Given records
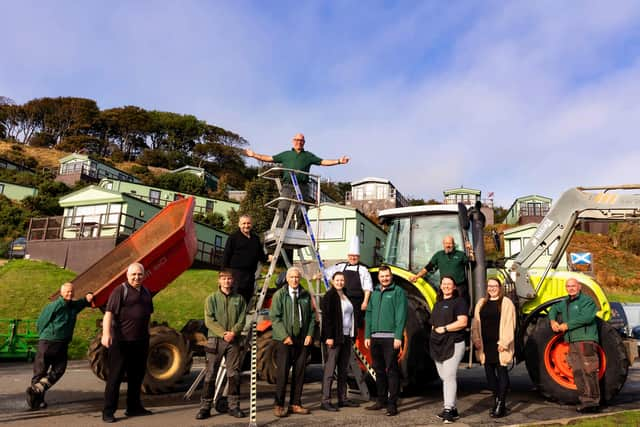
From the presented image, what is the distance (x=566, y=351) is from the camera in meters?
6.62

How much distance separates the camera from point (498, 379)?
5996 millimetres

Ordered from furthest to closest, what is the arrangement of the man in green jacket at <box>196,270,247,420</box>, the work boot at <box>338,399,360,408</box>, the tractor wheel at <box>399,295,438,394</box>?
1. the tractor wheel at <box>399,295,438,394</box>
2. the work boot at <box>338,399,360,408</box>
3. the man in green jacket at <box>196,270,247,420</box>

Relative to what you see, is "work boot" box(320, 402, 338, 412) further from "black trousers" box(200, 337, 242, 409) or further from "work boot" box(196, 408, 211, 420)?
"work boot" box(196, 408, 211, 420)

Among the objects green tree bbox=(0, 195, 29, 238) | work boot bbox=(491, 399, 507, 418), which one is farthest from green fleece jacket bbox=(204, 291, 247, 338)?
green tree bbox=(0, 195, 29, 238)

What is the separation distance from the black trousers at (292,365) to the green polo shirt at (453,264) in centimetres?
240

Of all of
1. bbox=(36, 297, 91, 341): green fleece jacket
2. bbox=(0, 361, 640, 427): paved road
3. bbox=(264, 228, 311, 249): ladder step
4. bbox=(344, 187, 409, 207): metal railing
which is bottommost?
bbox=(0, 361, 640, 427): paved road

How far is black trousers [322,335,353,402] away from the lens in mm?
6280

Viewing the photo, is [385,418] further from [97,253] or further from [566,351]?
[97,253]

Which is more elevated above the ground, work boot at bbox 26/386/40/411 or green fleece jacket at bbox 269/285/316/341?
green fleece jacket at bbox 269/285/316/341

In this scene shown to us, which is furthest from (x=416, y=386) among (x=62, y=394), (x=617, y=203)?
(x=62, y=394)

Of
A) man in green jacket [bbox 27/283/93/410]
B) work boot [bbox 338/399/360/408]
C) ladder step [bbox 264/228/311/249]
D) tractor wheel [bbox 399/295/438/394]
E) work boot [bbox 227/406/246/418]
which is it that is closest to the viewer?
work boot [bbox 227/406/246/418]

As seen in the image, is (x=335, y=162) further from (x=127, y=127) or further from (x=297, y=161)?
(x=127, y=127)

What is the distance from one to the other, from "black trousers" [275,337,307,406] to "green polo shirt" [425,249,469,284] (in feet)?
7.87

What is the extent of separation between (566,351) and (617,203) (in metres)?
2.72
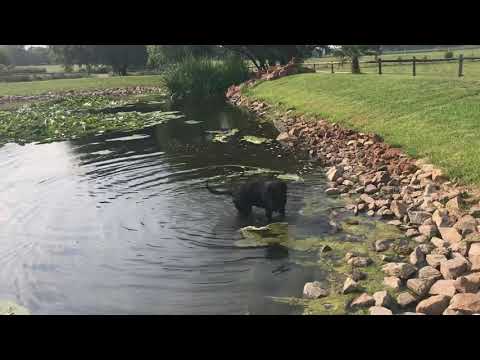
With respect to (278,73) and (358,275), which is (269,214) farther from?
(278,73)

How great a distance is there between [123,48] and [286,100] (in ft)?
223

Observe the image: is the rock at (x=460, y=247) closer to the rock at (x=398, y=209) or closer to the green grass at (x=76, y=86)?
the rock at (x=398, y=209)

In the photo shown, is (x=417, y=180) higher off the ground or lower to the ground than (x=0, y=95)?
lower

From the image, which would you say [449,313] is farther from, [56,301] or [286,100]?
[286,100]

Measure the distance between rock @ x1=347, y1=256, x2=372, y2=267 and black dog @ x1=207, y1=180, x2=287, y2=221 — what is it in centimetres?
237

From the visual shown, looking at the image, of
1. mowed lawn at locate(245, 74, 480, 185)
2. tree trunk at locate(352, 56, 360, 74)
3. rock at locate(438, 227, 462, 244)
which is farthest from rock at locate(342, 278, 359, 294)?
tree trunk at locate(352, 56, 360, 74)

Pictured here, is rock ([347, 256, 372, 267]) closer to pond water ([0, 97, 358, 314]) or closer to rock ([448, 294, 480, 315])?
pond water ([0, 97, 358, 314])

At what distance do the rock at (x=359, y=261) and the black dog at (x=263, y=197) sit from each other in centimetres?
237

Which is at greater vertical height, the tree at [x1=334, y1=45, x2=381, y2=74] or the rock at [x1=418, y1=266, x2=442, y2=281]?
the tree at [x1=334, y1=45, x2=381, y2=74]

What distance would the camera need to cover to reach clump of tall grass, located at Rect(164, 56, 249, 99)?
3972 cm

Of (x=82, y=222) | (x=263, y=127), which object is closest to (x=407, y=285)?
(x=82, y=222)

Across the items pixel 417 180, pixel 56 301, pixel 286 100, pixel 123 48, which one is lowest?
pixel 56 301

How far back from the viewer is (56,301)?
634 centimetres

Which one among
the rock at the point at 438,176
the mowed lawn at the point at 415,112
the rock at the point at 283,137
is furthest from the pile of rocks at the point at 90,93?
the rock at the point at 438,176
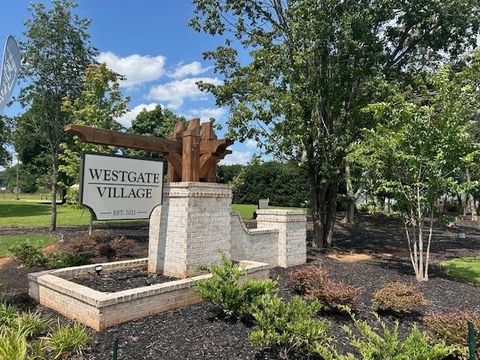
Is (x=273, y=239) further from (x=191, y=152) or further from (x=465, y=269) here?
(x=465, y=269)

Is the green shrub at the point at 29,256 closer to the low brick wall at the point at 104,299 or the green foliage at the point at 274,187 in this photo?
the low brick wall at the point at 104,299

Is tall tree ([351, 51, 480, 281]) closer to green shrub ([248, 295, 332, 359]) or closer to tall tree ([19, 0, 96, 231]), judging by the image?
green shrub ([248, 295, 332, 359])

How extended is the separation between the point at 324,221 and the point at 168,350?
9460mm

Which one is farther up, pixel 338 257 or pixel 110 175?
pixel 110 175

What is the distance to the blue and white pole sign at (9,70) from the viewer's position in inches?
151

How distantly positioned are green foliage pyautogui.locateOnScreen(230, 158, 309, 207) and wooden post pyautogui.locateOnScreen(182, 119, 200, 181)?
20.0m

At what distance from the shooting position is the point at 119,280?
6.56m

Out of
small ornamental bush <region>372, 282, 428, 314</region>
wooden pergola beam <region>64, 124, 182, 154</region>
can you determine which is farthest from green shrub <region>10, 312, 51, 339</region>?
small ornamental bush <region>372, 282, 428, 314</region>

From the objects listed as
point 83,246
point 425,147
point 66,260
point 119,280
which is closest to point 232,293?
point 119,280

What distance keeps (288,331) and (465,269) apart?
8.02m

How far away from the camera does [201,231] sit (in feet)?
23.2

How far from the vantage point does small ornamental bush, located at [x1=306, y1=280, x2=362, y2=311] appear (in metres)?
5.66

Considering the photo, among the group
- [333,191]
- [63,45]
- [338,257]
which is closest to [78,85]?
[63,45]

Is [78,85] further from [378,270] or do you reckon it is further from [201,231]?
[378,270]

Exercise objective
Rewrite every line of the items, starting with the line that contains "How far away" and going on through the end of the items, including the requests. In the answers, multiply each distance and coordinate by 1.15 and round it to the number of decimal places it originally had, with halves rounded up.

Written reply
How far away from the camera does [201,231] sit (in feet)?
26.7

How far from the vantage point does small ornamental bush, located at [x1=306, y1=280, x2=362, y2=311] appear (in metres)?
6.51

Considering the photo, among the group
- [333,191]
- [63,45]
- [338,257]
which is closest to [78,85]?
[72,52]

Is [78,85] further from [378,270] or do you reckon it is further from [201,231]?
[435,311]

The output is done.